As of Tuesday morning, the study was still blinded, meaning neither those directly administering the drugs or placebos, nor the volunteers, know which volunteers are receiving which elements of the study, Mammen said. The DSMB can "unblind" the study to investigate the illness if necessary, he said.
This kind of pause isn't immediately concerning, said Dr. Ashish Jha, dean of the Brown University School of Public Health.
"This is completely expected, and it's just a reminder how ridiculous it is to try and meet a political timeline of having a vaccine before November 3," Jha said, referring to President Donald Trump's wishes to have a vaccine ready for the public by Election Day.

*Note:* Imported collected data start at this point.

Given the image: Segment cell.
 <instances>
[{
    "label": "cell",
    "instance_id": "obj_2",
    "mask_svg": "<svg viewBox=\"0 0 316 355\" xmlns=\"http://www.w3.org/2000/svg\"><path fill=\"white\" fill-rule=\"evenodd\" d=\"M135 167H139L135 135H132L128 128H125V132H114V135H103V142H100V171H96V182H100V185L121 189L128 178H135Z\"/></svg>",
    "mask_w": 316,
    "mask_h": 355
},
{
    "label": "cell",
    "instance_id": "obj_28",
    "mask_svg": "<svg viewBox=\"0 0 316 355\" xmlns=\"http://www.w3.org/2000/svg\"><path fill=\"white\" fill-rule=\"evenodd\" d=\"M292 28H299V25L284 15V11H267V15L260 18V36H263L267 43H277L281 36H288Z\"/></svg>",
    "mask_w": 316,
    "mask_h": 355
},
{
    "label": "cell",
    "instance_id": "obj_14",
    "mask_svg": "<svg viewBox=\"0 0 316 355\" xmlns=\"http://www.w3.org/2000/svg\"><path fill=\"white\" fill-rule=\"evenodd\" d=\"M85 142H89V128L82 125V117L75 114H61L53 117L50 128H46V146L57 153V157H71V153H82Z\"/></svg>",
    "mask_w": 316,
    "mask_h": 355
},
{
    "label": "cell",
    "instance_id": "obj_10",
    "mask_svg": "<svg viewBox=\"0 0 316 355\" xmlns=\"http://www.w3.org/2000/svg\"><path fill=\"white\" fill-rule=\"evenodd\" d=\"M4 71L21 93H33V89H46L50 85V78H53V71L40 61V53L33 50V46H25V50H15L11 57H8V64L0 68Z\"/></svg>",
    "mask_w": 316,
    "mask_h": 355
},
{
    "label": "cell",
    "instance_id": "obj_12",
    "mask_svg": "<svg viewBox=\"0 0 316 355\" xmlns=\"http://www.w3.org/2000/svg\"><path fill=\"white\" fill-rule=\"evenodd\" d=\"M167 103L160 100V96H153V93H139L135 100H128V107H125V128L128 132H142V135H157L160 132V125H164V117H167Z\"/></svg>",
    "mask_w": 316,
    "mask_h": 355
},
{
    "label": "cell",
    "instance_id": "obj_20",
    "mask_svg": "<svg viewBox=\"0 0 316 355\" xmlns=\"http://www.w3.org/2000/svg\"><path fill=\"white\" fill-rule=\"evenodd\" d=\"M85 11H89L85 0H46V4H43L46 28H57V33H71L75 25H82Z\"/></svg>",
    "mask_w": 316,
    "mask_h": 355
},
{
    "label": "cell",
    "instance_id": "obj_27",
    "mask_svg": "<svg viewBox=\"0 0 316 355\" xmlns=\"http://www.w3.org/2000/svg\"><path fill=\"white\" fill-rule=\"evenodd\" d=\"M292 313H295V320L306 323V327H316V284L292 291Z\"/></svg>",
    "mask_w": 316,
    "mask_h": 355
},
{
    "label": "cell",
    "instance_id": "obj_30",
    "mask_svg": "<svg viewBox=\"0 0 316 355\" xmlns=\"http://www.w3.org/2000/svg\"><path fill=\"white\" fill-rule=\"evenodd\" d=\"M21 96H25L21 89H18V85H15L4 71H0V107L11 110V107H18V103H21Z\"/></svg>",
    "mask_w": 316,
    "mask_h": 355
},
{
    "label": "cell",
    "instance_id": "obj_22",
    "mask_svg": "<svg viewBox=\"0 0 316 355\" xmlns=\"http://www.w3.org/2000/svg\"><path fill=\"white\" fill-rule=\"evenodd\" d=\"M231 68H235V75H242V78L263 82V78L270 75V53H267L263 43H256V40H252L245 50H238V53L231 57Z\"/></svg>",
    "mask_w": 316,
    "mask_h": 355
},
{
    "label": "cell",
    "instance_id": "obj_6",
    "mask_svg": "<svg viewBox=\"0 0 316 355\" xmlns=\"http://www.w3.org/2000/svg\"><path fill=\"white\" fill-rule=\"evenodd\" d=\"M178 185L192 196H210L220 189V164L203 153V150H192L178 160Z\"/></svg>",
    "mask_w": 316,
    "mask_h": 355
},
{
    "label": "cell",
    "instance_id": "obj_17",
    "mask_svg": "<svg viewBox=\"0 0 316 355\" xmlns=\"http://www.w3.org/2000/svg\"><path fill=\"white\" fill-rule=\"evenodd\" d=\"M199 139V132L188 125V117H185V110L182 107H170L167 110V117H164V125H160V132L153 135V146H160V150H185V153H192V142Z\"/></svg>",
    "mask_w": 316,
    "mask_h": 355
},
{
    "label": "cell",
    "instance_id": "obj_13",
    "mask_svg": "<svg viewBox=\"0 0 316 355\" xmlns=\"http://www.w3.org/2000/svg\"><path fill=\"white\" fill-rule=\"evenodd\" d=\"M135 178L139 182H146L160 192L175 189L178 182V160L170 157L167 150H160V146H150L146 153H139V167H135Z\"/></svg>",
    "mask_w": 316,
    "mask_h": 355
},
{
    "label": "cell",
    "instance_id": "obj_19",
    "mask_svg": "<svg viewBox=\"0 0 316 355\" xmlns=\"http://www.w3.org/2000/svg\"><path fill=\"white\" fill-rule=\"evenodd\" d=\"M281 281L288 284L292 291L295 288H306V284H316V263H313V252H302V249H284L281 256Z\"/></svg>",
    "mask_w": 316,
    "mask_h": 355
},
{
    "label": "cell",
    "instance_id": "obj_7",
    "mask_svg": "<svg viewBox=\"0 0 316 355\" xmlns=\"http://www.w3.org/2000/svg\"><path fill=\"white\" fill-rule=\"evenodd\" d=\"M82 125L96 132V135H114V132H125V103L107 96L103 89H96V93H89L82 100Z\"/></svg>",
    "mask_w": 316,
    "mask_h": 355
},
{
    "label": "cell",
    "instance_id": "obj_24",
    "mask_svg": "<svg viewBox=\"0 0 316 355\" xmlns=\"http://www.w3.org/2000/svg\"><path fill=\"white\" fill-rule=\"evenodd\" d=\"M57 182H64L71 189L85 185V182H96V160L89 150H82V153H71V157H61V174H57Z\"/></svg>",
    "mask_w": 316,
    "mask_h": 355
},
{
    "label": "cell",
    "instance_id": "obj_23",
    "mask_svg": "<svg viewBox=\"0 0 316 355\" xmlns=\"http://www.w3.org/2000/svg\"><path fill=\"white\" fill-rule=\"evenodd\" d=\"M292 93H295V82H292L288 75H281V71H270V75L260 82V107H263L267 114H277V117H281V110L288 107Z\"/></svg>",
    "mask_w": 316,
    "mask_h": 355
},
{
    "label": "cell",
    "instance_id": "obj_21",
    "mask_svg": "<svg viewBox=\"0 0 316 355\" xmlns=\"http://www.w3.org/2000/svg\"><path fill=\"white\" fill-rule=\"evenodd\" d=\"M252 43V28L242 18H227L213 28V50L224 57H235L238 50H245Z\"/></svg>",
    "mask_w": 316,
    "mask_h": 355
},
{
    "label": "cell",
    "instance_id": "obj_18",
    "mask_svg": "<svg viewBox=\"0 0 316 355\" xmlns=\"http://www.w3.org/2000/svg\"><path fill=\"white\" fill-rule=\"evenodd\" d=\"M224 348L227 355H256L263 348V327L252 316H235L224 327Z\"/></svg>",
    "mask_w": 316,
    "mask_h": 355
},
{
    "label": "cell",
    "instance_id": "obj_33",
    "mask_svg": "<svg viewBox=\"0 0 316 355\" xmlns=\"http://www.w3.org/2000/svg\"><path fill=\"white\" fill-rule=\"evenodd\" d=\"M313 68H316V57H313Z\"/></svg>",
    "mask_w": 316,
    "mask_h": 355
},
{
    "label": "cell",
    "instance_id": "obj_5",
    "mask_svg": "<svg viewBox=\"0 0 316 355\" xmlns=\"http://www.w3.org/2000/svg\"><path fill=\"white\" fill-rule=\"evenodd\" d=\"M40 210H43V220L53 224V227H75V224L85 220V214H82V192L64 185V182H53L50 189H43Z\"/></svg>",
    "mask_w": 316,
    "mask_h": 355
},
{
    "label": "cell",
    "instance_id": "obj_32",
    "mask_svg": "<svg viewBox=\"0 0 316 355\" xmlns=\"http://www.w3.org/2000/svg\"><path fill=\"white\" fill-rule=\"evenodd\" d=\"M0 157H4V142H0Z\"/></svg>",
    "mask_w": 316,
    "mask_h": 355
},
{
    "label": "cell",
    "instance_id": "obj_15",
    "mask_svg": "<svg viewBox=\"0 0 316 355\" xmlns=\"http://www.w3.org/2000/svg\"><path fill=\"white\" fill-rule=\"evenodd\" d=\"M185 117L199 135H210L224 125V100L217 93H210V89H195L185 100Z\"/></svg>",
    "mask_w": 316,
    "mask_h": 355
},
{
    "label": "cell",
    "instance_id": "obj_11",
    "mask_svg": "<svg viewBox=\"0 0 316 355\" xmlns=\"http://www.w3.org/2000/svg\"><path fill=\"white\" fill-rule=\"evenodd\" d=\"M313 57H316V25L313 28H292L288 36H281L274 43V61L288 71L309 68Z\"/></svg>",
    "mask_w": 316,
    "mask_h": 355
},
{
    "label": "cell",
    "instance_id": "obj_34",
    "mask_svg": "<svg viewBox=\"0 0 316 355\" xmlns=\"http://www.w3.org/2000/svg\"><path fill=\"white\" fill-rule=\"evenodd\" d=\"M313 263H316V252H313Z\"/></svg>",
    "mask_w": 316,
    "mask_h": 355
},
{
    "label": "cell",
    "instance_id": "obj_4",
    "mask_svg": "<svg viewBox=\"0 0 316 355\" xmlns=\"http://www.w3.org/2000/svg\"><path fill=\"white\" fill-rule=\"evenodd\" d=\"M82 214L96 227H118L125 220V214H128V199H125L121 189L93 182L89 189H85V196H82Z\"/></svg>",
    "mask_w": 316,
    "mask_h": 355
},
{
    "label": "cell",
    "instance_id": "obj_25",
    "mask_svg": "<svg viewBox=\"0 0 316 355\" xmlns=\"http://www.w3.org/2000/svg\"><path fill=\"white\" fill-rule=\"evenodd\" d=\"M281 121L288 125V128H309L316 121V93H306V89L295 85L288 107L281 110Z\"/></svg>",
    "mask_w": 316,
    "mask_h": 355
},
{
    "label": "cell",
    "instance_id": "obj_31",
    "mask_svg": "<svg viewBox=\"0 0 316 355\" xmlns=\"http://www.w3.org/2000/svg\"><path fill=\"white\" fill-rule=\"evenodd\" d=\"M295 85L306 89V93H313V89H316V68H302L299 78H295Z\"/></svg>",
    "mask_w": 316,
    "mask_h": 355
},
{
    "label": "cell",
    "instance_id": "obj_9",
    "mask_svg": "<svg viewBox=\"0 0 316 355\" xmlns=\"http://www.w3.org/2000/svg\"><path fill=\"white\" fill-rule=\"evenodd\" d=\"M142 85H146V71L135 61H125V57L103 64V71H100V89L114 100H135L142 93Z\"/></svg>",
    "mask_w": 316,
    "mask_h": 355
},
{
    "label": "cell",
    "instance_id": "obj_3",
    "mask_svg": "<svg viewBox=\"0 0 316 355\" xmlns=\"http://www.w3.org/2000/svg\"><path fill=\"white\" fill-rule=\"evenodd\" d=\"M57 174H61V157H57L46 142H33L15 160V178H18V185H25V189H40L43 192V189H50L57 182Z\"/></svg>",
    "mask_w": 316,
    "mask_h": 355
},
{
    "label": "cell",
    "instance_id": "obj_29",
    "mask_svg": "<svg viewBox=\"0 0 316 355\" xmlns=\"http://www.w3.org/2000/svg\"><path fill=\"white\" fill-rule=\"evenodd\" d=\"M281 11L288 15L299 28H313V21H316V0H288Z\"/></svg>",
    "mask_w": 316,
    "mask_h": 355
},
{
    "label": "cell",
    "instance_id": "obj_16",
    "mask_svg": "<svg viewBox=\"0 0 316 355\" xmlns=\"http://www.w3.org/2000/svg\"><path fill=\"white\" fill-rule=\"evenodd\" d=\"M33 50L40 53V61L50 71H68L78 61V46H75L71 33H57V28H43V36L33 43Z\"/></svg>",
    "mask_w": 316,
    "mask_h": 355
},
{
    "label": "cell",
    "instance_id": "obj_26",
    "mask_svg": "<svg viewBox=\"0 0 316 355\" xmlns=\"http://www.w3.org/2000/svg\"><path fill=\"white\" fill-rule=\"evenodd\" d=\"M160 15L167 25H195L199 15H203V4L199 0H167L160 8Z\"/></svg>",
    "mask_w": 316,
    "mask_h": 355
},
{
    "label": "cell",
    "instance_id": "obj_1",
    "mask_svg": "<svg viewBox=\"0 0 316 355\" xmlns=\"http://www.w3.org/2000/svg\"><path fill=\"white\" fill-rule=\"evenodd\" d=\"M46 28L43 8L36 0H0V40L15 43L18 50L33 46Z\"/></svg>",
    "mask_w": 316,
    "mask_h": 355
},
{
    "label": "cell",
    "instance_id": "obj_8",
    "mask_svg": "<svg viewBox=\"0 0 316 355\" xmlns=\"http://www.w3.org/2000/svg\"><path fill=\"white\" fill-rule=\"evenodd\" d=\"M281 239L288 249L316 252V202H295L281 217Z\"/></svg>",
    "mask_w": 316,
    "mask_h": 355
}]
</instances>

"The Johnson & Johnson trial is the biggest trial of the vaccine that I know of -- 60,000 people," Jha said. "Within that trial, you'd expect a few pauses."
This is the second Phase 3 Covid-19 vaccine trial to hit the pause button in the US. AstraZeneca's vaccine trial was paused last month because of a neurological complication in a volunteer. While that trial has resumed in other parts of the world, it remains paused in the US while health officials investigate.